» **Bloco de texto**
-.-.-
A arquitetura das redes sociais são criadas para nos fornecer uma experiência totalmente personalizada para os usuários. Cada um funciona como o centro de uma rede muito própria - não gosto da palavra bolhas - que interage com outras redes.
A timeline não é neutra, a busca do google também não. Ela tende a te mostrar aquilo, conteúdos, previamente identificados como alinhados ao seu desejo. Tudo se passa como se estivéssemos continuamente navegando no "Recomendações para você" da Amazon.
Um assunto pode colonizar a sua timeline e ser completamente ignorado na minha, basta um mísero detalhe. Por exemplo, ter silenciado/bloqueado uma @ particularmente relevante naquele assunto, uma tag, etc...
Voltamos para o começo: é nesse cenário que concebemos a ação política. O famigerado Bannon e integrantes da Nova Direita rapidamente notaram padrões de engajamento nas redes e passaram a pautar sua atuação, estratégia, em cima disso.
Por exemplo, desenvolvendo estratégias de comunicação ampla, capazes de atravessar múltiplos setores da sociedade - e assim atingir um perfil muito variado de usuários. Ao mesmo tempo em que insistiam em uma propaganda segmentada muito personalizada.
No primeiro caso, desenvolvem estratégias, pautam o debate público de forma transversal, criando ações que sejam capazes de mobilizar até mesmo setores à esquerda. Seja por meio de seus microfascismos - por exemplo, mobilizando a esquerda punitivista -, seja ali onde se revoltam.
O engajamento pelo ultraje faz parte da estratégia dos sujeitos. Um exemplo claro disso: a exaltação do Ustra pelo Bolsonaro durante o discurso do impeachment. Nos grupos de apoio já se especulava sobre uma ação do então deputado para ganhar os holofotes.
Eu acompanho desde 2014 o crescimento do Ustra nas redes, via como essa figura deplorável era taticamente acionado nos grupos de discussão do whatsapp como uma forma de chamar a atenção e conseguir um engajamento das esquerdas e consolidar pessoas como "verdadeira oposição".
A crença no "fazer algo" parte, justamente, dessa experiência colada nas redes. Percebemos o mundo como mediado pela experiência virtual, logo, lutamos ativamente contra a presença desses elementos que estão no nosso horizonte.
Contudo, ai vem a perversidade do sistema - e onde entra a segunda tática da comunicação ampla. Quanto mais reagimos a algo, mais a arquitetura das redes entende que temos interesse nesse algo.
Se reagimos aos conteúdos da direita, independente de ser de forma negativa, o algorítimo vai entender que temos interesse naquilo - e de fato temos, como um adicto. Vai passar a mostrar mais daquele conteúdo.
Basicamente, quanto mais reclamamos de algo, mais aparece para a gente. E vamos adoecendo, nos revoltando, e mais vai aparecendo, formando um círculo eterno. Por isso tendemos a nos radicalizar nas redes (e não apenas no sentido "ideológico" da palavra).
Mais uma vez, o outro lado soube se apropriar disso, o escândalo da Cambridge Analytica mostra como nossos perfis psicológicos foram utilizados para produzir uma campanha de comunicação ampla e ao mesmo tempo segmentada, baseada nessa experiência individual das redes.
-.-.-
» **Dados fornecidos**
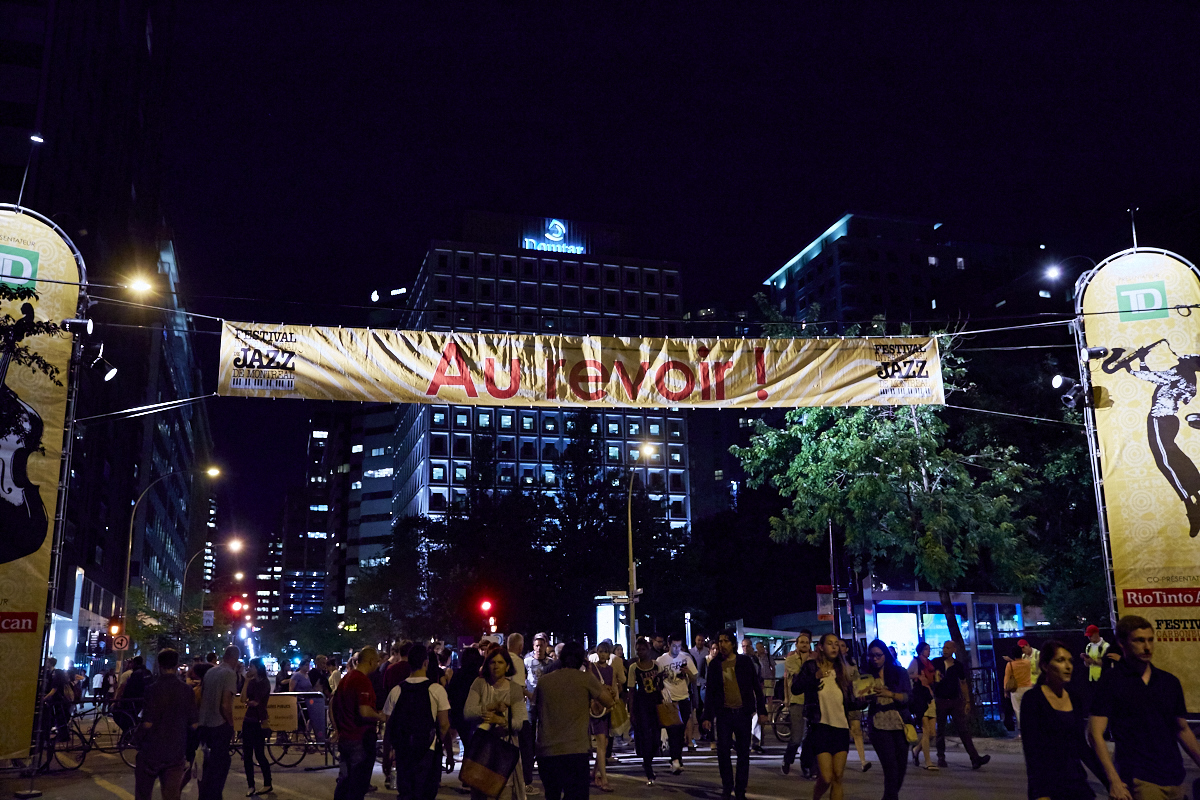 Le groupe Beirut offre un spectacle d'ouverture grandiose au Festival de Jazz de Montréal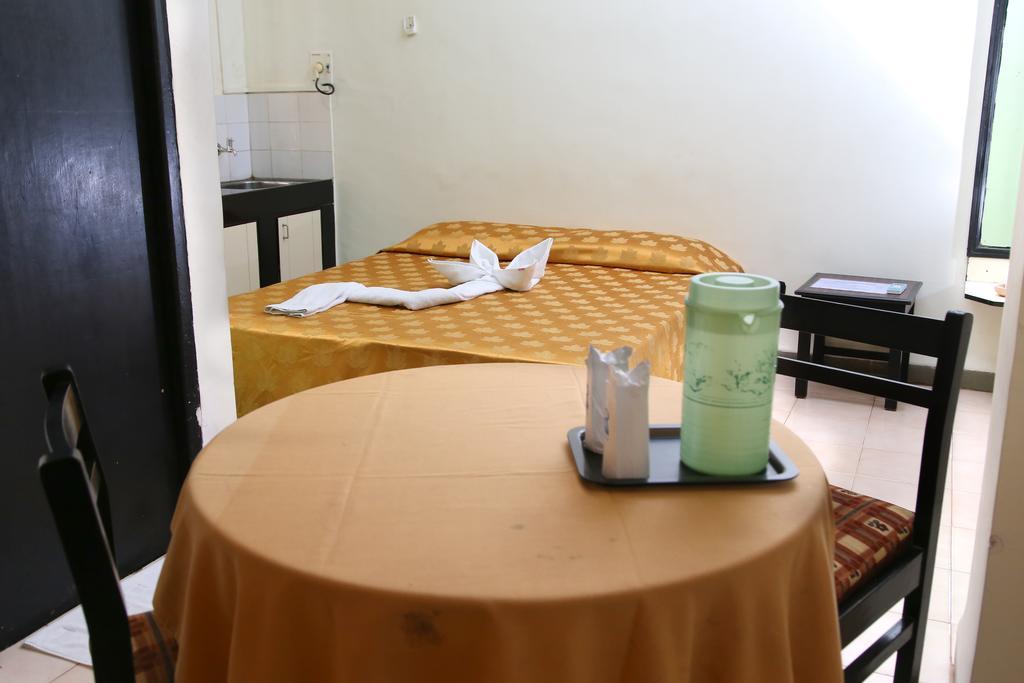 Alor Holiday Resort Calangute Exterior photo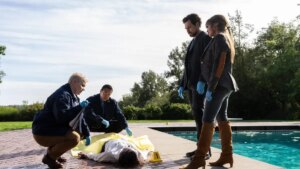 ‘Wild Cards’ es una serie que recalca el poder que tienen dos personas opuestas en el mundo de la investigación policíaca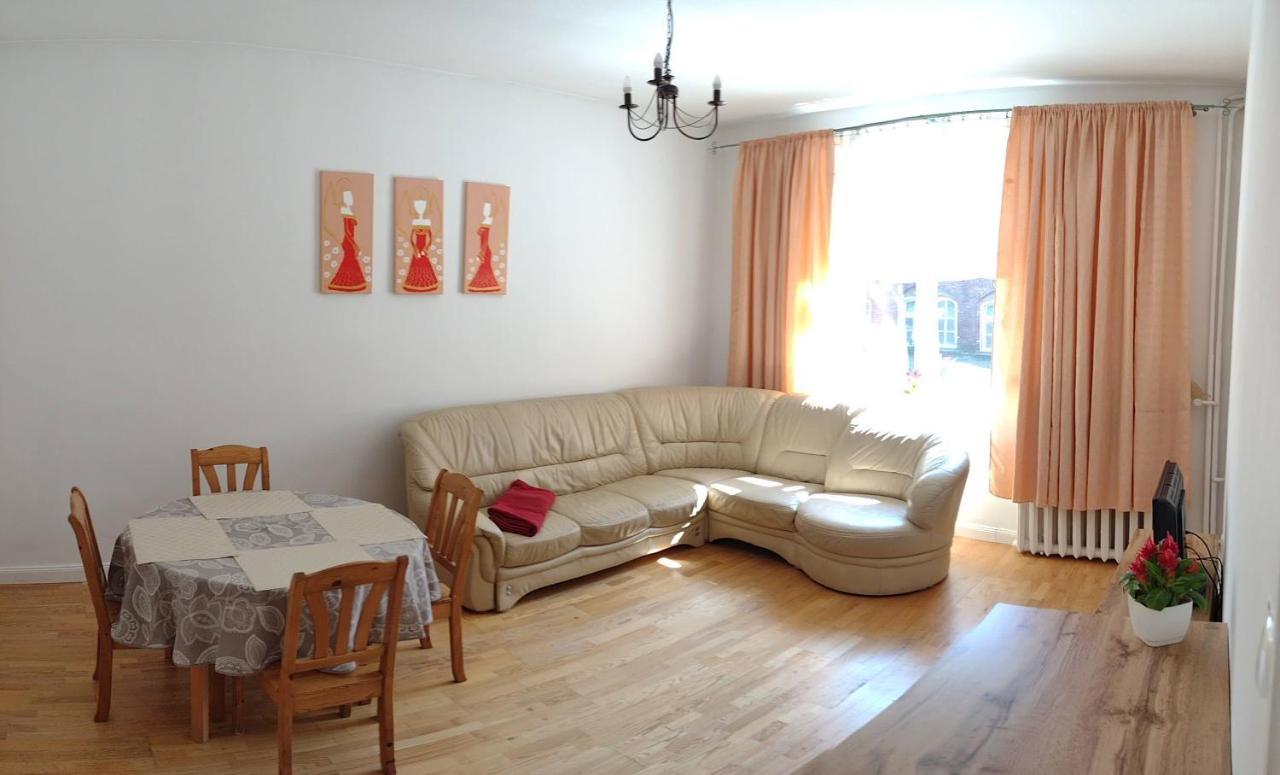 Lakowa Apartment Danzica Esterno foto
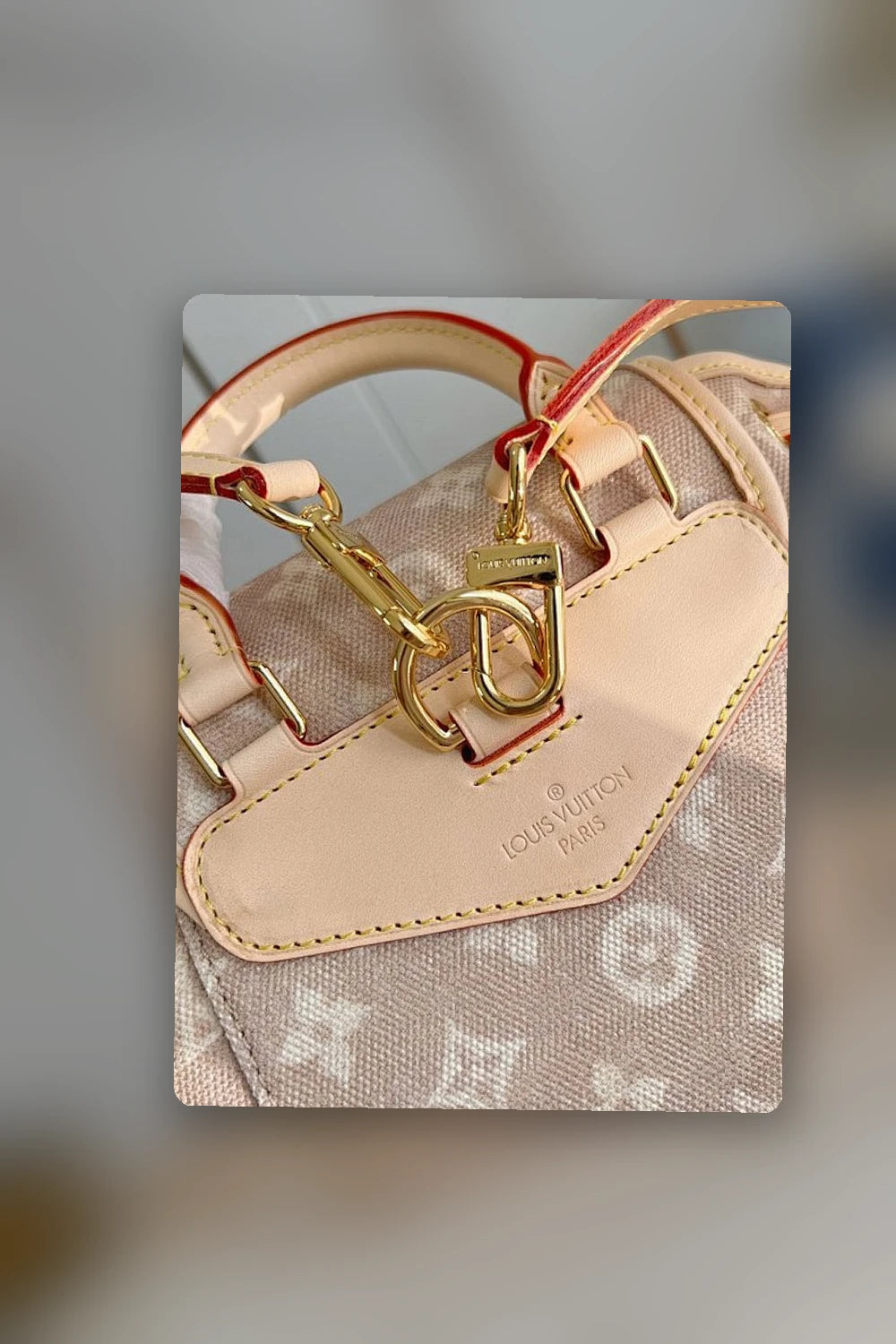 NB - LOV Bag - 1263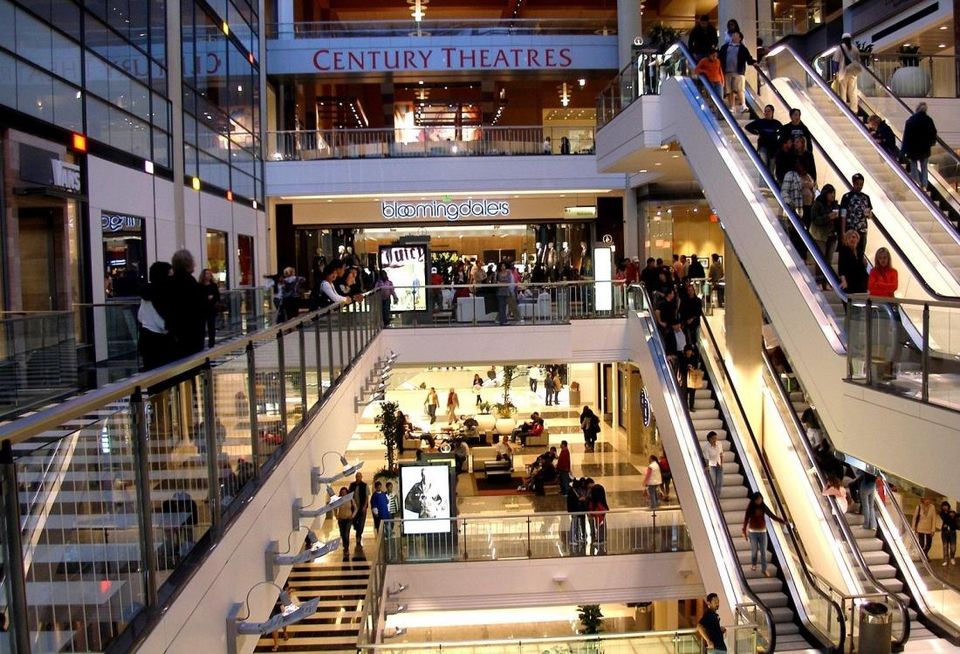 Westfield Mall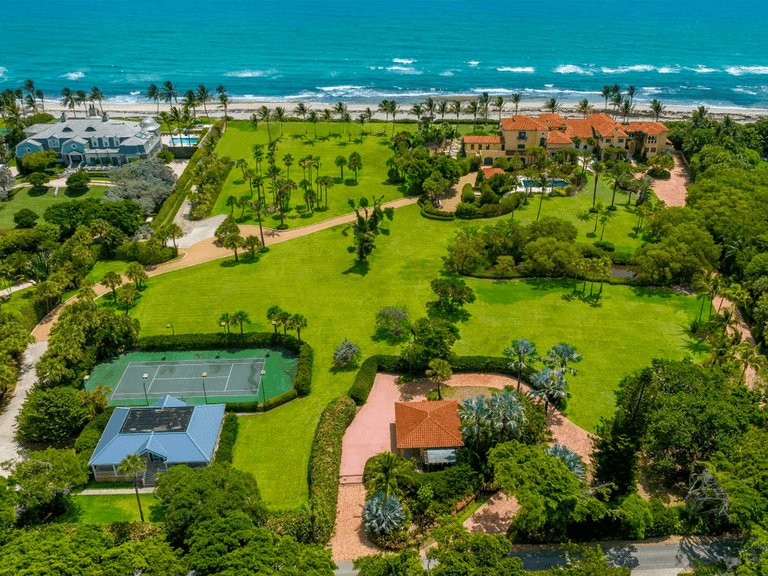 Larry Ellison Lists North Palm Beach Home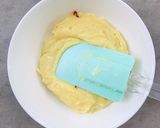 A picture of step 5 of Instant mawa modak with motichur filling.
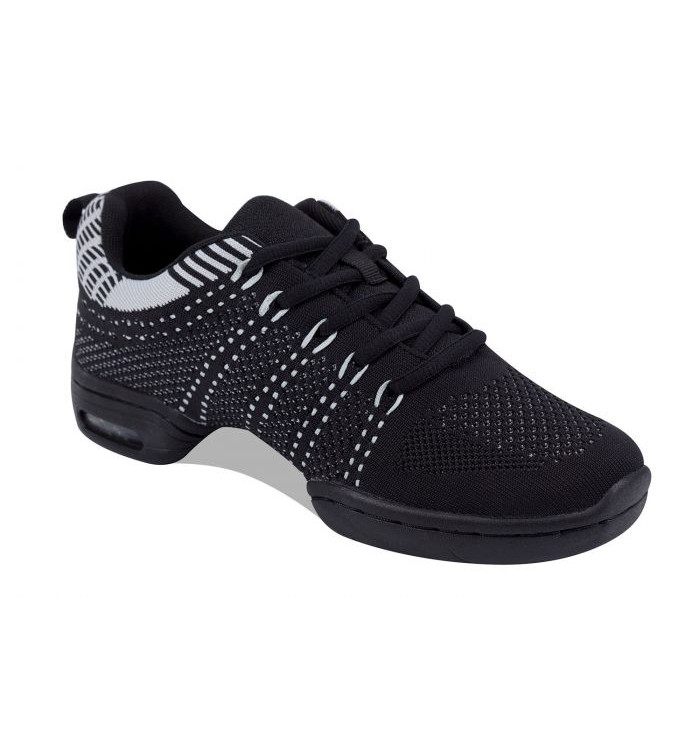 Dance Sneakers 8002 Black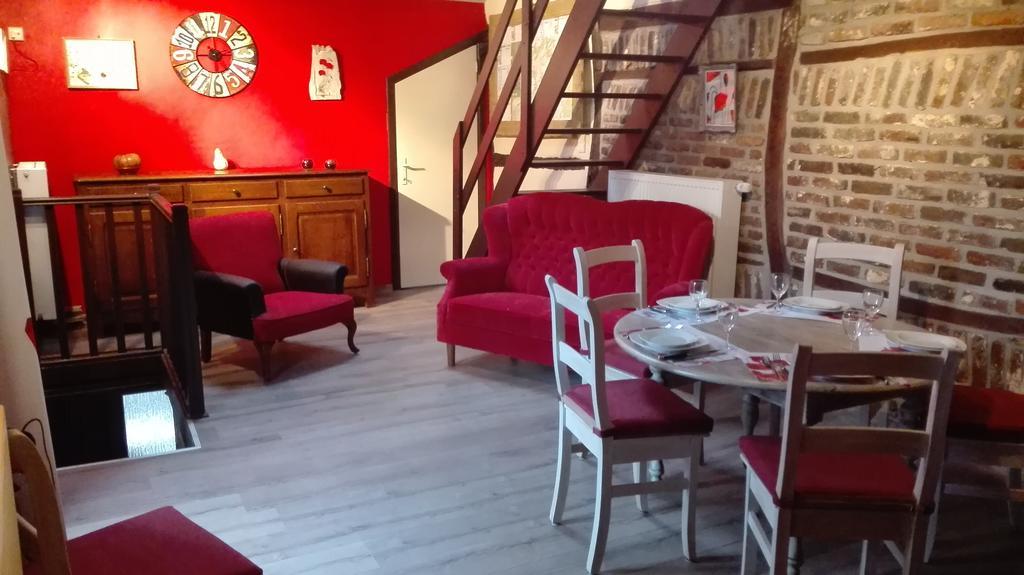 Le Poirier De Warre Villa Дюрби Екстериор снимка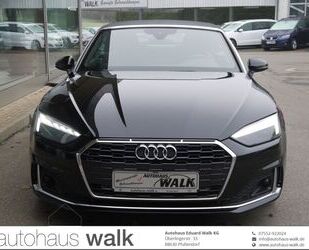 Audi Audi A5 Cabrio 40 TFSI Stronic advanced Matrix/Led Gebrauchtwagen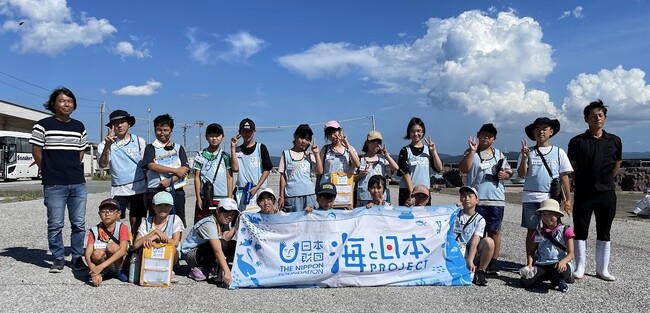 「海苔」と「カキ」をテーマにした体験型学習プログラム「千葉の海っ子調査隊！」を開催しました！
-.-.-
» **Tarefa A**
Resuma em duas frases o texto sobre a arquitetura das redes sociais.
» **Tarefa B**
Relacione todas as pessoas mencionadas pelo nome no texto sobre a arquitetura das redes sociais.

» **Resultado do exercício A**
As redes sociais e a busca do Google oferecem uma experiência personalizada que mostra conteúdos alinhados ao desejo de cada usuário, e quanto mais se reage a algo, mesmo de forma negativa, mais esse conteúdo aparece, o que leva à tendência de radicalização nas redes. Bannon e integrantes da Nova Direita perceberam esses padrões de engajamento e passaram a combinar estratégias de comunicação ampla com propaganda segmentada, recorrendo ao engajamento pelo ultraje, enquanto o escândalo da Cambridge Analytica mostra o uso de perfis psicológicos nesse tipo de campanha.

» **Resultado do exercício B**
Bannon, Ustra e Bolsonaro.